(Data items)
▬▬▬▬▬▬

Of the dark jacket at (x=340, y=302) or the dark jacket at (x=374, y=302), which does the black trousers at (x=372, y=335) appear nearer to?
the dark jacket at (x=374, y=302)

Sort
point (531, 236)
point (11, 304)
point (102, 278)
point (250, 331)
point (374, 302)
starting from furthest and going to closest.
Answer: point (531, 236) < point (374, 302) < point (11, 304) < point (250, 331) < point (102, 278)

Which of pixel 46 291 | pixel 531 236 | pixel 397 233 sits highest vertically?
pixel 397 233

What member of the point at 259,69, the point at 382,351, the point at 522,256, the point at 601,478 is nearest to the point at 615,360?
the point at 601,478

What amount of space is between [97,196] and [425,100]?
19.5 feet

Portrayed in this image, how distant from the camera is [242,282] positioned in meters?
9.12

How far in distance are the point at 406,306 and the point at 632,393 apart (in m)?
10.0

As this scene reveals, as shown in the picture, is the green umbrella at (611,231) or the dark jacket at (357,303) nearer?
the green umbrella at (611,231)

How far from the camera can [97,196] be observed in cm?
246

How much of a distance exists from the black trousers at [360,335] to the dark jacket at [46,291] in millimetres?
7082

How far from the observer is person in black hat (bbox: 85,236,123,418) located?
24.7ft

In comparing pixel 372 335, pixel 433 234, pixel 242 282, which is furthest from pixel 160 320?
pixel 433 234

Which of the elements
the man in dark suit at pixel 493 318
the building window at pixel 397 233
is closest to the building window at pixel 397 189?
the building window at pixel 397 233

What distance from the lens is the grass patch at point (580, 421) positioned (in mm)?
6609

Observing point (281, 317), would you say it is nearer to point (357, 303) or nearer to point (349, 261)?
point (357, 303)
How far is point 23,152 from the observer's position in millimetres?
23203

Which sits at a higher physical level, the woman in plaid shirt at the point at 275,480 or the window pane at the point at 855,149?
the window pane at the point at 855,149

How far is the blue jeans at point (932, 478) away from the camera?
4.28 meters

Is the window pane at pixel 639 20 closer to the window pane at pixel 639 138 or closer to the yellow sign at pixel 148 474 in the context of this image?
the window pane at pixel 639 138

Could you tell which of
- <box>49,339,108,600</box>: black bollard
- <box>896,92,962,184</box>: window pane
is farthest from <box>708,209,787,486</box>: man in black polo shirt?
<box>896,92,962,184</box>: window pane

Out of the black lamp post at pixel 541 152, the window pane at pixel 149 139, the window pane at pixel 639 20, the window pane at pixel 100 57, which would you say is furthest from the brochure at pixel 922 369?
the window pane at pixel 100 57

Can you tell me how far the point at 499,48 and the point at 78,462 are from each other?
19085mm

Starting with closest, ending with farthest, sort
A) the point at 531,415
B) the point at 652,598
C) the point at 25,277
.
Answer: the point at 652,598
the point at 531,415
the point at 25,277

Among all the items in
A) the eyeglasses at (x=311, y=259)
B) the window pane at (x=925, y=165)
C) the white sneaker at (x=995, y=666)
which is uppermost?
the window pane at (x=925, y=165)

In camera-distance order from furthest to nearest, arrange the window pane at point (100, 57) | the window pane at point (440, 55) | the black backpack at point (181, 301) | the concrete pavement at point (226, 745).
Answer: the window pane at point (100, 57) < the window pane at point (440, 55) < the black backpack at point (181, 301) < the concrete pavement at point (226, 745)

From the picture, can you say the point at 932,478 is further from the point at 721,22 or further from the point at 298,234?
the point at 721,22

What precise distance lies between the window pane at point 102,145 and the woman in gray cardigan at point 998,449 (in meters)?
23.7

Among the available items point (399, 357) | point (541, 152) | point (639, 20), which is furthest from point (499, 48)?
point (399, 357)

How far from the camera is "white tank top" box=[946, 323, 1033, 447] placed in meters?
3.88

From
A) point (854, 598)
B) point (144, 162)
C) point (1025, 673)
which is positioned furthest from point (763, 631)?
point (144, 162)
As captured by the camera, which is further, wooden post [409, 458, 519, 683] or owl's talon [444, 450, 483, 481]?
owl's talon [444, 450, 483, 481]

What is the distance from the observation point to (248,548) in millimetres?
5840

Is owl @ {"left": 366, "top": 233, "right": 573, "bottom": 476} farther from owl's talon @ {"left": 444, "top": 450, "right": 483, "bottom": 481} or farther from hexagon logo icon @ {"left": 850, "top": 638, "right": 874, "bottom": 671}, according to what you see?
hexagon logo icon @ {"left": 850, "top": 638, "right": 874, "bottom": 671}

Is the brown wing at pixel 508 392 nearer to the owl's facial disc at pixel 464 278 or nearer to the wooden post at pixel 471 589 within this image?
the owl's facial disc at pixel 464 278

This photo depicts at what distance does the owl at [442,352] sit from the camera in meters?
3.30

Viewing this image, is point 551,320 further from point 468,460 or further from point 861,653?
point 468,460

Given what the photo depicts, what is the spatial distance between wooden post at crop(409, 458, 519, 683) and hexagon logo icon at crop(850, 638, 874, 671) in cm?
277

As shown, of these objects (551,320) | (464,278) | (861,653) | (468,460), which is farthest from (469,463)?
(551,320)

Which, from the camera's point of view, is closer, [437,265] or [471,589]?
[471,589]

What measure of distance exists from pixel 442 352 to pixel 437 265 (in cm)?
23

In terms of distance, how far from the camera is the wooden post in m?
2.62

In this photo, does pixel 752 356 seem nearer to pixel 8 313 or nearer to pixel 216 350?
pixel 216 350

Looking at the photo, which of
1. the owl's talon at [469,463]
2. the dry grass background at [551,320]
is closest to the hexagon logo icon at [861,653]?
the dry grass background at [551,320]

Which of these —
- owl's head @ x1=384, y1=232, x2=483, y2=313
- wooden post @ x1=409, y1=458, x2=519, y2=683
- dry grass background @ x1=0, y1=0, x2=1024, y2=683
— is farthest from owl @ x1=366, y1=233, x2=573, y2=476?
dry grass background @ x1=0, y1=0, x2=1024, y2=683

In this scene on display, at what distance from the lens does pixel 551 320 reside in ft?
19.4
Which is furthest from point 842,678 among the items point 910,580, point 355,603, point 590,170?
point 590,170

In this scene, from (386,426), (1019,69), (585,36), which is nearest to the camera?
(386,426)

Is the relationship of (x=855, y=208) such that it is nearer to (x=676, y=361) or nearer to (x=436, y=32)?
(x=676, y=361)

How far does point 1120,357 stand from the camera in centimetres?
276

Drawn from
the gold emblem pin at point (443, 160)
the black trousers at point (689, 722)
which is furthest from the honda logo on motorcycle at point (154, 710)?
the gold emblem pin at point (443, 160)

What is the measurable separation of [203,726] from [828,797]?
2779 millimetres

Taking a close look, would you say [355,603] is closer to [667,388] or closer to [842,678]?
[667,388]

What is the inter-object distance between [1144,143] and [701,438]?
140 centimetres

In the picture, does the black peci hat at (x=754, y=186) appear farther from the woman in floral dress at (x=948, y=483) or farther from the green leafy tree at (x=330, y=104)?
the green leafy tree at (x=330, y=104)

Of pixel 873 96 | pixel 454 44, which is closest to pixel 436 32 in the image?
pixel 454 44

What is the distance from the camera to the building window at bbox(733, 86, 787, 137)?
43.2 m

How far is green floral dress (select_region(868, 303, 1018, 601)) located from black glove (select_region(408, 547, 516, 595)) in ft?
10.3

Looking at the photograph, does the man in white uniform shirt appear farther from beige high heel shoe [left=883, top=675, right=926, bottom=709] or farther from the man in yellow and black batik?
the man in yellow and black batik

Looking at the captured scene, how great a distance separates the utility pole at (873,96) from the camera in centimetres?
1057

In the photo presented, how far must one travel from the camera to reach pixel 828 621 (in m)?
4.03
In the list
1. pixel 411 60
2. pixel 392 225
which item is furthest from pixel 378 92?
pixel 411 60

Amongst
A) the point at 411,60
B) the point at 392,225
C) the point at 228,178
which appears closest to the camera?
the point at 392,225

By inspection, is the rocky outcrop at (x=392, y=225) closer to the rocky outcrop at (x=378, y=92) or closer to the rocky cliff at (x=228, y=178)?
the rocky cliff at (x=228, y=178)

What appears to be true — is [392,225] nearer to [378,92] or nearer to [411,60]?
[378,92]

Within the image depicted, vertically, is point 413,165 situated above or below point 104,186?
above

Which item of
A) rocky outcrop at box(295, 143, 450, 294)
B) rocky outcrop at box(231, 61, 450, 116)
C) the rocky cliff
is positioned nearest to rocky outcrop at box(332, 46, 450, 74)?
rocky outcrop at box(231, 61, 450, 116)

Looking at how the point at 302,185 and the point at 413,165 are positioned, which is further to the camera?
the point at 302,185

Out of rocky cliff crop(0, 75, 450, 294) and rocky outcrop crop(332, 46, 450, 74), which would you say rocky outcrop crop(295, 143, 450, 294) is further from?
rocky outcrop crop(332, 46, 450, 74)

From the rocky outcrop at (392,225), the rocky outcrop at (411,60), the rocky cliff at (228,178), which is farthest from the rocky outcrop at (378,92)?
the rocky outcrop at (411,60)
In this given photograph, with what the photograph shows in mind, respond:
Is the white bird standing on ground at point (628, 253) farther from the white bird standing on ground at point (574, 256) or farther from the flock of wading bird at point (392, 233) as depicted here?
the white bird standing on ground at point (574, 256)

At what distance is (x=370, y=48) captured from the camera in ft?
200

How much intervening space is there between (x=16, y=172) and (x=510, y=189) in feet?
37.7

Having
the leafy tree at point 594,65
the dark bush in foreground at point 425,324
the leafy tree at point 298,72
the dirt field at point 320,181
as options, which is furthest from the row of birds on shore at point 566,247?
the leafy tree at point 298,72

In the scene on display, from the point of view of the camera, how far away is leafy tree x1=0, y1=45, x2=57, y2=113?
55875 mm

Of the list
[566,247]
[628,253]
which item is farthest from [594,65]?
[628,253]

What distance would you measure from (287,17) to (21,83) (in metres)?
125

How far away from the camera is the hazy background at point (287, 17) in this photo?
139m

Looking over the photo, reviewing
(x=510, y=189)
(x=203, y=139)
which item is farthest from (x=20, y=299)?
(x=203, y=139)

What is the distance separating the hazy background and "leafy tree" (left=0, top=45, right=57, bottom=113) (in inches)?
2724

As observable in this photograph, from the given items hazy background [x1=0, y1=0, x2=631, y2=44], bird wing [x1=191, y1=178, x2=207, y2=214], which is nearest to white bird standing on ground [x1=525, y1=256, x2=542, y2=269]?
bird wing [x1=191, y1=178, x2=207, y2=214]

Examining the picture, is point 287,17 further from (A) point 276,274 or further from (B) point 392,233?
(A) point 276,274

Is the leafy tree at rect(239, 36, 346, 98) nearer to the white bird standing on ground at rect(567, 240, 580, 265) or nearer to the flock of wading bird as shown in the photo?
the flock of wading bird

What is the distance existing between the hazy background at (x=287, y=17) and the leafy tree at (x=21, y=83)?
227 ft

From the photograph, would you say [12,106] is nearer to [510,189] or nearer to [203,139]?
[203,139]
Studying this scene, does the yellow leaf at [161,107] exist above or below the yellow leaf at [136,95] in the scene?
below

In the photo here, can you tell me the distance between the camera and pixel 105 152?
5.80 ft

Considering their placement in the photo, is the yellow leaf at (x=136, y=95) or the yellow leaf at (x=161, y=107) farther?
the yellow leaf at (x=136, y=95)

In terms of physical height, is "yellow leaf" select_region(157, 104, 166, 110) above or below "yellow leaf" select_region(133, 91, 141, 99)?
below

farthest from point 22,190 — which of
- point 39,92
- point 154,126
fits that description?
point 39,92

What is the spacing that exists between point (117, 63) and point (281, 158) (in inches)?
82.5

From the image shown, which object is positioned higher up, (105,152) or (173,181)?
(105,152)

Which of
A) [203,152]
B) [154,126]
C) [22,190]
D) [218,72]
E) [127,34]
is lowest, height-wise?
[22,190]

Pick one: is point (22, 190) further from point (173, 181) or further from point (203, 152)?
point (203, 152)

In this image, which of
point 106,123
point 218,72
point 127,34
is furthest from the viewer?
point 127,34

▬▬▬▬▬▬

## WHAT THE TASK ASKS
Print the lines of the material again without any change, starting with the line that contains "Viewing this image, is" and going on through the line that contains "140 centimetres", with both of those lines included.

## RESULT OF THIS EXERCISE
Viewing this image, is point 551,320 further from point 468,460 or further from point 861,653?
point 468,460

Given what the photo depicts, what is the spatial distance between wooden post at crop(409, 458, 519, 683) and hexagon logo icon at crop(850, 638, 874, 671) in cm?
277

As shown, of these objects (551,320) | (464,278) | (861,653) | (468,460), which is farthest from (469,463)?
(551,320)

Which, from the camera's point of view, is closer, [437,265] or [471,589]?
[471,589]

What measure of distance exists from pixel 442 352 to pixel 437 265 (in cm)?
23

In terms of distance, how far from the camera is the wooden post in m?
2.62

In this photo, does pixel 752 356 seem nearer to pixel 8 313 or nearer to pixel 216 350?
pixel 216 350

Looking at the photo, which of
1. the owl's talon at [469,463]
2. the dry grass background at [551,320]
is closest to the hexagon logo icon at [861,653]?
the dry grass background at [551,320]

Which of these —
- owl's head @ x1=384, y1=232, x2=483, y2=313
- wooden post @ x1=409, y1=458, x2=519, y2=683
- dry grass background @ x1=0, y1=0, x2=1024, y2=683
— is farthest from owl @ x1=366, y1=233, x2=573, y2=476?
dry grass background @ x1=0, y1=0, x2=1024, y2=683

In this scene on display, at what distance from the lens does pixel 551 320 reside in ft?
19.4
Which is furthest from point 842,678 among the items point 910,580, point 355,603, point 590,170?
point 590,170

In this scene, from (386,426), (1019,69), (585,36), which is nearest to the camera?
(386,426)

Is the relationship of (x=855, y=208) such that it is nearer to (x=676, y=361) or nearer to (x=436, y=32)?
(x=676, y=361)

How far does point 1120,357 stand from the camera in centimetres?
276

Drawn from
the gold emblem pin at point (443, 160)
the black trousers at point (689, 722)
which is furthest from the honda logo on motorcycle at point (154, 710)?
the gold emblem pin at point (443, 160)

What is the measurable separation of [203,726] from [828,797]?
2779 millimetres

Taking a close look, would you say [355,603] is closer to [667,388] or closer to [842,678]?
[667,388]

What is the inter-object distance between [1144,143] and [701,438]?
140 centimetres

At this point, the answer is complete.